What is the treatment?

Nonsurgical Treatment:
Your doctor's first goal will be to help you control your pain and inflammation. Initial treatment to control pain is usually rest and anti-inflammatory medication, such as aspirin or ibuprofen. Your doctor will probably refer you for physiotherapy. This is very important to retrain the muscles around the shoulder so that they are more effective in preventing excess motion of the joint.

Surgical treatment:
If your therapy program doesn't stabilize your shoulder after a period of time, or you shoulder keeps dislocating, you may need surgery.

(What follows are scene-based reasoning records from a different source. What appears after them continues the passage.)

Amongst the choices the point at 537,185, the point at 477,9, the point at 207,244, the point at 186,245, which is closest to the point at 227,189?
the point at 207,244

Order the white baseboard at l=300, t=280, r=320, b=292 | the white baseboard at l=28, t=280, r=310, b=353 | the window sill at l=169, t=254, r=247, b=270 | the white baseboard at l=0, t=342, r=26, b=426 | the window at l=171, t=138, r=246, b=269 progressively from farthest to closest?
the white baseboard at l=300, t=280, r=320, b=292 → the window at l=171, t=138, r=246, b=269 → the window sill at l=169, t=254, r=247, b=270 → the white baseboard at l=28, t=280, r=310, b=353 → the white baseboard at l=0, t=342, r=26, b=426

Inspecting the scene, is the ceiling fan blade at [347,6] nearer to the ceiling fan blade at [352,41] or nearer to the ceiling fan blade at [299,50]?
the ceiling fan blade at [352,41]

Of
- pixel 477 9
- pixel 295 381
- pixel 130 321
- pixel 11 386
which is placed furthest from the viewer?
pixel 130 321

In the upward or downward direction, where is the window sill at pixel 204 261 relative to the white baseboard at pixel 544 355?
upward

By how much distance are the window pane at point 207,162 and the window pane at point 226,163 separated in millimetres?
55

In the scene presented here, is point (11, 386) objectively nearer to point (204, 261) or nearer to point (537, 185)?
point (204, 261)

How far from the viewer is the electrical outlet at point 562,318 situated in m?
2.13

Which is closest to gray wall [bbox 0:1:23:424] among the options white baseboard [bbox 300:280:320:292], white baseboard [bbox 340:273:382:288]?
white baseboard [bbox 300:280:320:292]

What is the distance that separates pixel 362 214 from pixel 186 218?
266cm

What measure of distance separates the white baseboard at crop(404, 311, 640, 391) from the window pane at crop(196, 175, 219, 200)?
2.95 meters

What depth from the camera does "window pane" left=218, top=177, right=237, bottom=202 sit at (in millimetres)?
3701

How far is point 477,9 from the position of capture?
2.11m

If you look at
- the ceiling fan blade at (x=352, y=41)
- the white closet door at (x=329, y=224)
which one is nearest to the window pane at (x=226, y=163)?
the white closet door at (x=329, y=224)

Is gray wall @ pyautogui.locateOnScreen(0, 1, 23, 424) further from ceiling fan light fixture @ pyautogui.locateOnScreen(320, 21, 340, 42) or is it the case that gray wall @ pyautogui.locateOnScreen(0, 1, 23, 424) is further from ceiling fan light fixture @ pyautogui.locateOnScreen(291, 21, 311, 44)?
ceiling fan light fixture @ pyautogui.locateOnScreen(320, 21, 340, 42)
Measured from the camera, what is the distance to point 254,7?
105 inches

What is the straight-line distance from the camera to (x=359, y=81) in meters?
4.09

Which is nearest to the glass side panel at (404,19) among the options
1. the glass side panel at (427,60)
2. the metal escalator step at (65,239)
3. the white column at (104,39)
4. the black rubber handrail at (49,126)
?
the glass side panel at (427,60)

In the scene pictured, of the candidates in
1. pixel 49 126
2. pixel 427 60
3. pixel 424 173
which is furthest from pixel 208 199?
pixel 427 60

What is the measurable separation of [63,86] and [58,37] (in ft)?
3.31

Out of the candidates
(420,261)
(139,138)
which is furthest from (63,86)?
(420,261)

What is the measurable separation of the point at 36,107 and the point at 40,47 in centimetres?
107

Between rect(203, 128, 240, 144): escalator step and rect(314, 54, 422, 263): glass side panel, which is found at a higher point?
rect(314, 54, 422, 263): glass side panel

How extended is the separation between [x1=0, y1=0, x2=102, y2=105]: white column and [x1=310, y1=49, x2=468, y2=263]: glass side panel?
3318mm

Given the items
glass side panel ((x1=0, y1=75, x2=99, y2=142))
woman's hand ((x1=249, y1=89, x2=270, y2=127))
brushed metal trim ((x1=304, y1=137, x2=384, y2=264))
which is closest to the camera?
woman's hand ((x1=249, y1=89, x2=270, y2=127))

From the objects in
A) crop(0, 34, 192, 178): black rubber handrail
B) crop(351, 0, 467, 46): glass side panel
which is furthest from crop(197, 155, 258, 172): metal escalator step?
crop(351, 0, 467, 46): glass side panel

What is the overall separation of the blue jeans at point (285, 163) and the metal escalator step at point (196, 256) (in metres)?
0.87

The most common method for surgically stabilizing a shoulder that is prone to anterior dislocations is the Bankart repair, which repairs the soft tissues that have been damaged. In the past, the Bankart repair was done through a large incision made in the front (anterior) shoulder joint. This required damage to a great deal of normal tissue in order for the surgeon to be able to see the damaged portion of the joint capsule. The arthroscope has changed all that. An arthroscope is a special type of camera designed to look inside the joint. Using the ability to see inside the joint, the surgeon can then place other instruments into the joint and perform surgery while watching what is happening on the TV screen. The arthroscope lets the surgeon work in the joint through a very small incision. This may result in less damage to the normal tissues surrounding the joint, leading to faster healing and recovery.

Sometimes that damage to the bone around the shoulder is so great that an open surgical procedure is still required. For example, in the Latarjet procedure, a piece of bone is transferred from one area of the shoulder (the coracoid) to another (the glenoid) to repair the damage.